Alexandre Levisse received his Ph.D. degree in Electrical Engineering from CEA-LETI, France, and from Aix-Marseille University, France, in 2017. He is currently a post-doctoral researcher in the Embedded Systems Laboratory at the Swiss Federal Institute of Technology Lausanne (EPFL). His research interests include circuits and architectures for emerging memory and transistor technologies, 3D stacked architectures, and inmemory computing and accelerators.



Marina Zapater received her Ph.D. degree in Electronic Engineering from Universidad Politécnica de Madrid, Spain, in 2015. She is currently a post-doctoral researcher in the Embedded System Laboratory at the EPFL, Switzerland, and has been appointed Associate Professor in the School of Management and Engineering Vaud (HEIG-VD) in the University of Applied Sciences Western Switzerland (HES-SO) in 2020. Her research interests include thermal and power optimization of complex heterogeneous systems,

and energy efficiency in novel architectures, servers and data centers.

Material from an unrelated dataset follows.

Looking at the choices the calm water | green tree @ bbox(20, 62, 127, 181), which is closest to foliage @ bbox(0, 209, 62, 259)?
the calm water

David Atienza (M'05-SM'13-F'16) is associate professor of electrical and computer engineering, and director of the Embedded Systems Laboratory at the Swiss Federal Institute of Technology Lausanne (EPFL), Switzerland. He received his Ph.D. in Computer Science and Engineering from UCM, Spain, and IMEC, Belgium, in 2005. His research interests include system-level design methodologies for high-performance multiprocessor system-on-chip (MPSoC) and lowpower Internet-of-Things systems, including new

2-D/3-D thermal-aware design for MPSoCs and many-core servers, ultra-low power edge AI architectures for wireless body sensor nodes and smart consumer devices. He has co-authored over 300 papers in peer-reviewed international journals and conferences, several book chapters, and seven patents. Dr. Atienza received the 2018 DAC Under-40 Innovators Award, 2018 IEEE TCCPS Mid-Career Award, a 2016 ERC Consolidator Grant, the 2013 IEEE CEDA Early Career Award, the 2012 ACM SIGDA Outstanding New Faculty Award, and a Faculty Award from Sun Labs at Oracle in 2011. He served as DATE 2015 Program Chair and DATE 2017 General Chair, is an IEEE Fellow, an ACM Distinguished Member, and has served as IEEE CEDA President (period 2019-2020).